> [Testo citato]
····················

In particolare, la diligenza che la banca deve spiegare nell’esame della genuinità e fedeltà dell’assegno presentato per il pagamento deve essere riferita non a quella di un qualsiasi osservatore di medio interesse e di media diligenza, bensì a quella di un esaminatore attento e previdente, per il maggior grado di attenzione e di prudenza che la professionalità del servizio consente di attendersi.

La responsabilità della banca – precisa la Corte - non è, pertanto, esclusa per il solo fatto che il giudice penale abbia affermato la sussistenza del reato di falso escludendo il carattere grossolano della falsificazione, atteso che in una verifica non superficiale di un accorto funzionario di banca un’alterazione anche di non grossolana macroscopicità può essere riconosciuta.

····················

> [Dati forniti]
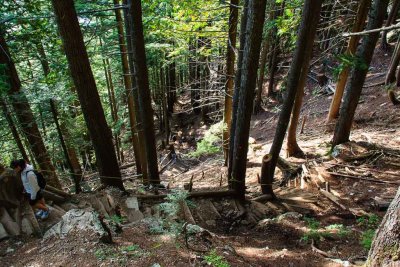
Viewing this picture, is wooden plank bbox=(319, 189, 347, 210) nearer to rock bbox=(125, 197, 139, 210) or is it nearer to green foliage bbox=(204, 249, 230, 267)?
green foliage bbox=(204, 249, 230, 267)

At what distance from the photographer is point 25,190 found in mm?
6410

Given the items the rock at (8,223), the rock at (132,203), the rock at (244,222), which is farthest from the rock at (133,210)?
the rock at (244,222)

····················

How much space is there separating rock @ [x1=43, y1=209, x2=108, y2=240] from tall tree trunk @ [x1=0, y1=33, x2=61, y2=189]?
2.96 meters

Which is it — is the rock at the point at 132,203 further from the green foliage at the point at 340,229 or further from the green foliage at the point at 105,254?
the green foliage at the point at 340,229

····················

> [Esercizi scritti]
[1] Rispondi in breve, in base al testo sulla responsabilità della banca:
(a) A chi va riferita la diligenza che la banca deve spiegare nell'esame dell'assegno?
(b) Quale carattere della falsificazione ha escluso il giudice penale?
(c) Che cosa consente di attendersi dalla banca un maggior grado di attenzione e di prudenza?
[2] Riprendi il testo sulla responsabilità della banca e proseguilo dopo la sua ultima frase.
Le righe fornite non hanno alcun legame con il testo sulla responsabilità della banca.

> [Soluzioni degli esercizi]
[1]
(a) A un esaminatore attento e previdente, non a un qualsiasi osservatore di medio interesse e di media diligenza.
(b) Il carattere grossolano.
(c) La professionalità del servizio.

[2]
Il paradigma a cui, nella specie, occorre fare riferimento – conclude la Cassazione – è quello di cui al secondo comma dell’articolo 1176 del Codice civile, ai sensi del quale, nell'adempimento delle obbligazioni inerenti all'esercizio di un'attività professionale, la diligenza deve essere valutata con riguardo alla natura dell'attività esercitata.

Valutazione al giudice di merito 

Spetta al giudice del merito, in detta situazione, valutare la rispondenza al predetto paradigma della condotta richiesta alla banca in quel dato contesto storico e rispetto a quella determinata falsificazione, attivando così un accertamento di fatto volto a saggiare, in concreto e caso per caso, il grado di esigibilità della diligenza stessa.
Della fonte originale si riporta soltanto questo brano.